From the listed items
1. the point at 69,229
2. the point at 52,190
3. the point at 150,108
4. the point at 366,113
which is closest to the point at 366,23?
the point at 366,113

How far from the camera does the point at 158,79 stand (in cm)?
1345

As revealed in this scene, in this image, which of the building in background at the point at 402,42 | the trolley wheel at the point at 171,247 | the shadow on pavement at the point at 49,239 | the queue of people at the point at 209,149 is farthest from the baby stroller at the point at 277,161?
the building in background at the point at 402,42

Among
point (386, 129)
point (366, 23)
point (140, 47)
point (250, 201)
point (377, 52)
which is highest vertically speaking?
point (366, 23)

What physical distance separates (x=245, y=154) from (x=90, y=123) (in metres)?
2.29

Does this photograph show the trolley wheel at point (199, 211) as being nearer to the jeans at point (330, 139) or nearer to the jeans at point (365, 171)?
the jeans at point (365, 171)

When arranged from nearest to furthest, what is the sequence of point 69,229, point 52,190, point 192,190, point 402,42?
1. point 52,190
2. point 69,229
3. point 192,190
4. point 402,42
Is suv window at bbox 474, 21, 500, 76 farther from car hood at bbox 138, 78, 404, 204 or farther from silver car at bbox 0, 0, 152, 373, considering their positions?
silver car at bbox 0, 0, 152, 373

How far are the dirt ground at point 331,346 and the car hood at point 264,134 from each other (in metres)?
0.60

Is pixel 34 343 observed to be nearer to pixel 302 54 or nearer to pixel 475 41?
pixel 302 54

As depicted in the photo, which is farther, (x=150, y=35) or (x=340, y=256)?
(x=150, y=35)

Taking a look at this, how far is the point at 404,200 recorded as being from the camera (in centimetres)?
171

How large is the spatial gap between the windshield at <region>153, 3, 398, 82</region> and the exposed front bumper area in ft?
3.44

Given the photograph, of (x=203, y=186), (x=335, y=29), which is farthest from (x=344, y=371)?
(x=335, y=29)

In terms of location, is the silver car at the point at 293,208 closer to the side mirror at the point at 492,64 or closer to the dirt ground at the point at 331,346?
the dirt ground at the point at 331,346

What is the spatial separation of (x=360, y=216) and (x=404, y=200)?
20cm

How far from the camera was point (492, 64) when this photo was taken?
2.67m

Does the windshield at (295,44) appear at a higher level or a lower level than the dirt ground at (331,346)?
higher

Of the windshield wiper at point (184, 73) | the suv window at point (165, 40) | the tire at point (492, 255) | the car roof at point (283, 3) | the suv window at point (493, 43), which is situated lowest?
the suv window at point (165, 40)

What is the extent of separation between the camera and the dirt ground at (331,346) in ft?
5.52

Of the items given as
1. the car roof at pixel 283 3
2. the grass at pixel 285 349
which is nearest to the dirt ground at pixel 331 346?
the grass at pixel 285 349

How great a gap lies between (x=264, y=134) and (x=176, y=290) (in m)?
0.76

- [Set task]
Could you copy, word for word, everything from the line containing "Of the items given as" down to the end of the entries?

- [Right answer]
Of the items given as
1. the car roof at pixel 283 3
2. the grass at pixel 285 349
which is nearest to the dirt ground at pixel 331 346?
the grass at pixel 285 349

How great a gap lies between (x=264, y=134) and (x=176, y=290) (in m)?
0.76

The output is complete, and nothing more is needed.